### Trecho selecionado
______

Teologia do rock não liga pra dogmas

PAULO RICARDO
ESPECIAL PARA A FOLHA

A música sempre esteve associada ao êxtase religioso, aos rituais, à língua dos anjos, mas é a língua dos homens que sempre nos mete em enrascadas.
Até os anos 50, os compositores compunham e os cantores cantavam. Foi a partir de Bob Dylan, dos Beatles, de Chico Buarque no Brasil, que surgiu o que os latinos chamam de cantautor, o intérprete pensante.
Esse trovador moderno, alimentado pelos textos incendiários da geração beat, chega para deflagrar a revolução de costumes, a contracultura, as canções de protesto em plena ditadura, Vietnam, a luta de classes, a questão racial. Eram muitas perguntas, e a resposta, "was blowin"in the wind" [estava soprando no vento].
"Somos mais famosos que Jesus Cristo". Com essa bravata John Lennon detonou uma nunca antes vista revolta na América cristã, a mídia conclamando os fãs a queimarem qualquer produto beatle em piras funerárias. A teologia do rock não liga pros dogmas. Lennon teve que se explicar, mas isso só aguçou ainda mais sua língua afiada, e anos mais tarde, ele cantaria que Deus é um conceito pelo qual medimos a nossa dor, na faixa "God".
O rock é, antes de tudo, liberação. Política, sexual, religiosa, liberação dos grilhões da escravidão, das barreiras entre raças, da repressão sexual, desde os bluesmen até Madonna, com "Papa, don"t Preach". O Papa é pop, e o pop não poupa ninguém. Com seus holofotes, alto-falantes e balas na metralhadora giratória, o pop reza pela sua própria cartilha, e o rebanho, ávido por um pastor, bebe cada gota de tinta despejada na imprensa. São notórios no Brasil, por exemplo, os comentários "polêmicos" de Caetano sobre qualquer coisa.
Sir Elton John não é nenhum Dylan, mas foi personagem fundamental na disseminação do movimento gay, um músico talentosíssimo, quase um Mozart moderno. Se Jesus era gay, ninguém pode afirmar com certeza, apesar do claro aspecto sexy de sua representação clássica e dos rumores constantes deste tipo de prática na igreja católica, mas inteligentíssimo, sem dúvida.
Já o que se passa debaixo das burcas no Oriente Médio, isso nem Deus sabe. Mas Elton tem direito à sua opinião. O que você vai fazer com isso, bom, aí é problema seu. Como diz em um de seus álbuns, "Don't shoot me, I'm only the piano player" [não atire em mim, sou apenas o pianista]. Ou, por Lennon, "the way things are goin", they"re gonna crucify me" [do jeito que as coisas vão, irão me crucificar]. Amém!

______

### Dados para análise
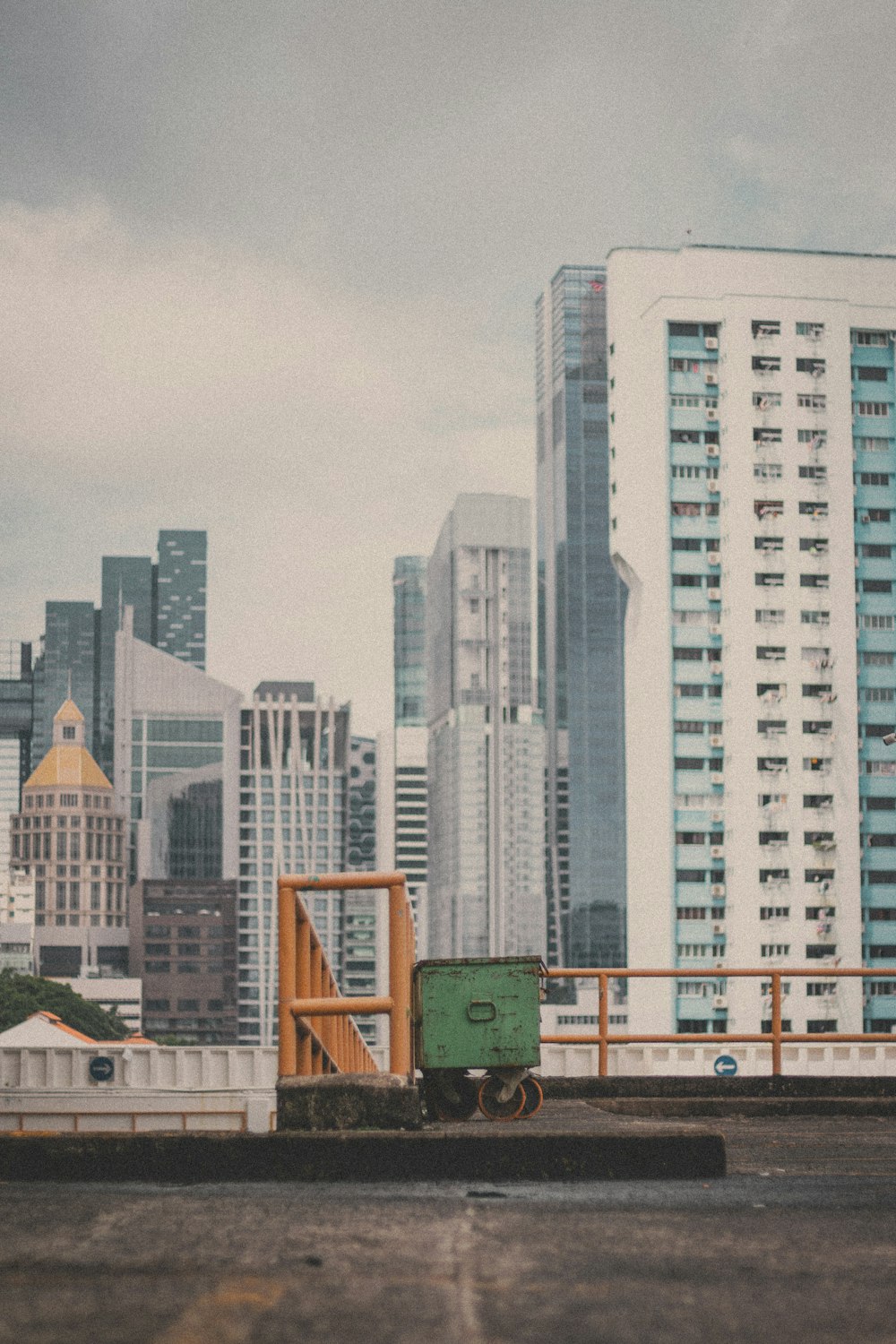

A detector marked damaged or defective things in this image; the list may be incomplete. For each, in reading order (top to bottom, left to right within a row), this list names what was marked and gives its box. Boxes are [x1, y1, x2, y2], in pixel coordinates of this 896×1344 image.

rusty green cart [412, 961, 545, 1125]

______

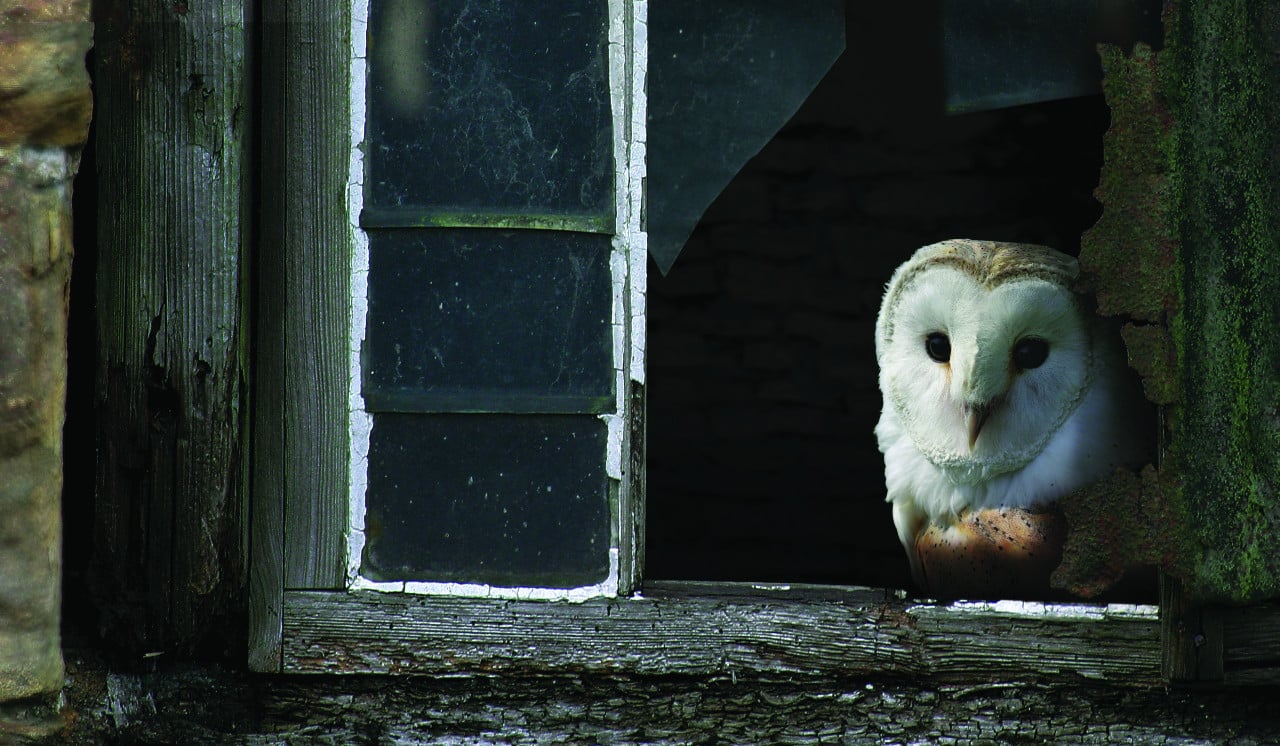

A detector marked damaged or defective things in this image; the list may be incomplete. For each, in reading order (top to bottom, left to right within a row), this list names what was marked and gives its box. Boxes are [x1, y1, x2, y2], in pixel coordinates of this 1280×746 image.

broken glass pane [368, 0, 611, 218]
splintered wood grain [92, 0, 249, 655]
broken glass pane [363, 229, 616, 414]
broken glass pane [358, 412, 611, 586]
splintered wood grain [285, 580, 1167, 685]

______

### Instruções de trabalho
Por favor, devolva sem nenhuma alteração a parte do trecho sobre rock e religião que começa nas palavras "A música sempre" e termina logo depois de "o intérprete pensante.".

### Resposta do exercício
A música sempre esteve associada ao êxtase religioso, aos rituais, à língua dos anjos, mas é a língua dos homens que sempre nos mete em enrascadas.
Até os anos 50, os compositores compunham e os cantores cantavam. Foi a partir de Bob Dylan, dos Beatles, de Chico Buarque no Brasil, que surgiu o que os latinos chamam de cantautor, o intérprete pensante.